Let’s now look at what happens the next morning pre-market, and how we end the day:
Sure enough, the next morning a catalyst came in the form of positive news for the company. As demand piled into the premarket, shorts were left scrambling to either cover or average up their positions from two days prior. The price of the stock quickly surpassed all resistance areas from that day.
We’d like to note before moving forward that this setup is somewhat rooted in the theory of vwap boulevard. The correlation here lies with the “average” of the shorts that pile in on day one. Using vwap from that high volume day can give us a gauge as to where shorts starts sinking. Think of it like a watermark.
If unfamiliar with this strategy, definitely check out our guide and give AllDayFaders a follow on Twitter for more info.
WHLM provided another great liquidity trap opportunity in 2021. Volume dropped from 17 million on the momentum gap to less than 600k the next day. But notice the key levels that held so well:
Just like the prior example, on the second day we hold a prior area of resistance and close near the intraday low of the big gap. As price increases, we see it touch vwap boulevard from the gap day, denoted by the purple line at $8.21. The third day, shorts can no longer hold the line.
The rest is history.
If you had initiated a position near the pivot low on the second day, your risk/reward would have been phenomenal. You might have started in that day, and set price alerts as key price levels held, adding along the way.
Ultimately, vwap boulevard could have provided another low risk add-on buy as it held the fourth day, giving us a spring board for the breakout.
Now that you have the basics of the strategy, let’s see if you can test your own “chart eye” with the following examples:
Notice how with each of these examples, we have an igniting gap that gets sold into. The days following are low volume compared to that day as price inches upwards toward a new breakout.
Your goal as a trader is to find the best risk to reward entries and ride this momentum while managing risk if it fails. You can do this any number of ways as we have mentioned above.
If the stock doesn’t pull all the way back to the gap intraday low, you might consider using the lows of the second and third pull-back day as your risk.
As with any strategy, there are always a lot of caveats. Liquidity traps don’t work 100% of the time. It is up to you to study the strategy and find the subtle nuances that may help your success.
Along those lines, the following are worth considering when identifying these traps:
A great thing to do with this strategy is to start in small and add if the trade continues in your favor. As you study charts, you may identify certain criteria for starters, adds, and removing shares if the stock hits targets or fails to meet your expectations.
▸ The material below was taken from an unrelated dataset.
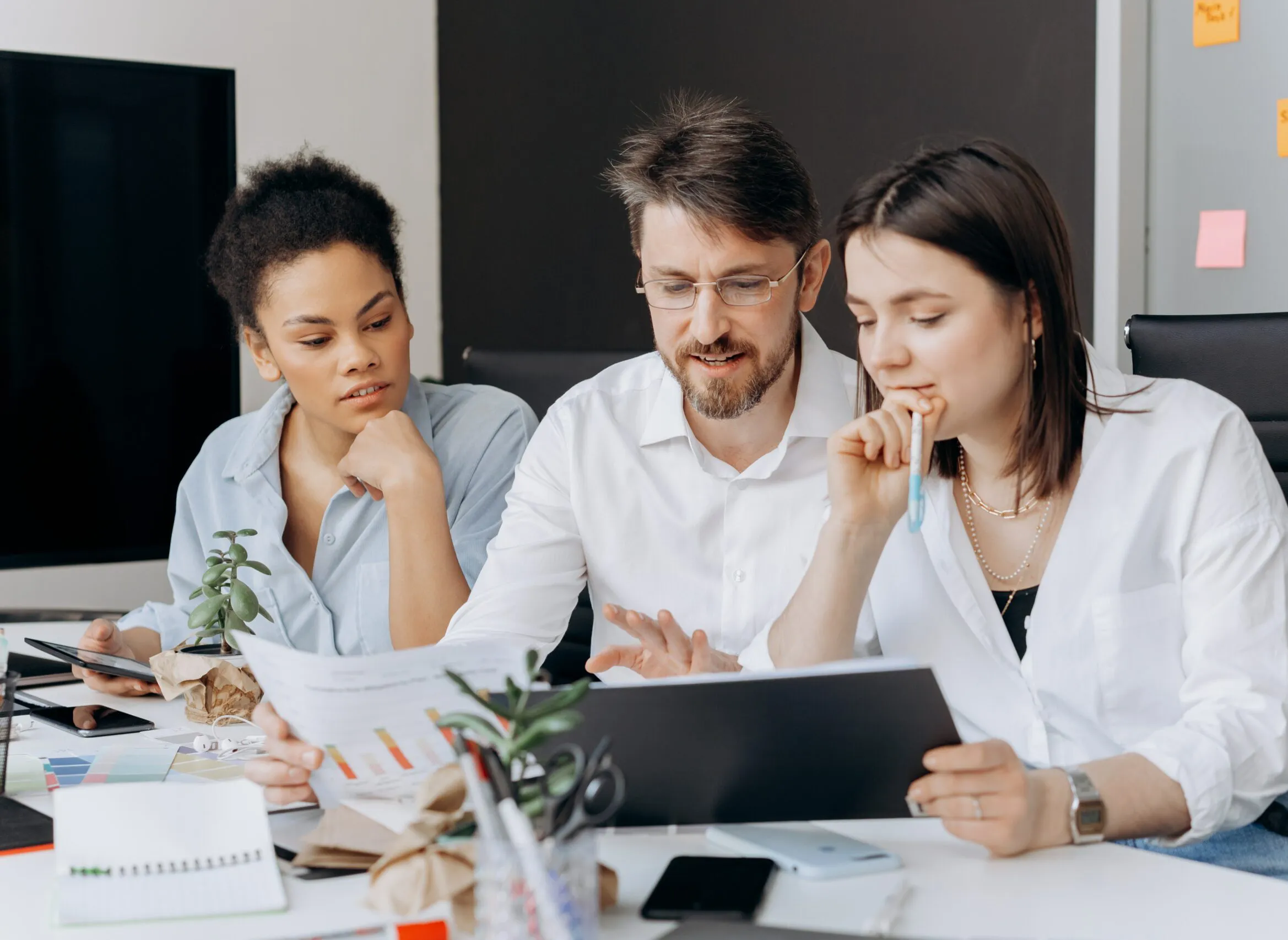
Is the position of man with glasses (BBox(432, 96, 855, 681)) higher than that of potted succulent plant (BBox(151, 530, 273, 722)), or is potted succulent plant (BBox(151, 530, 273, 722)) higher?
man with glasses (BBox(432, 96, 855, 681))

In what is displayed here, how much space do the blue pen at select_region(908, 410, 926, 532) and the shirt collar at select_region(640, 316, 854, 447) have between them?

As we discussed above, it’s best to use your daily levels to give yourself a bigger picture idea of support and resistance near term. You might even use a lower time frame like a 30-minute or 1-hour chart to identify key levels.
Keep in mind, this is a short term swing trading strategy. To that end, be sure to pay yourself along the way.
One of the best ways to spot these opportunities is by using TradingSim‘s scanner. You can run through over 3 years of data identifying daily gappers, filtering your results by float size and other criteria.
As you run through charts, identify those gaps that ran, pulled back, then found support and carried higher.
Make notes and screenshots of all the candidates you find, save them in a OneNote or other platform, and discover your edge criteria.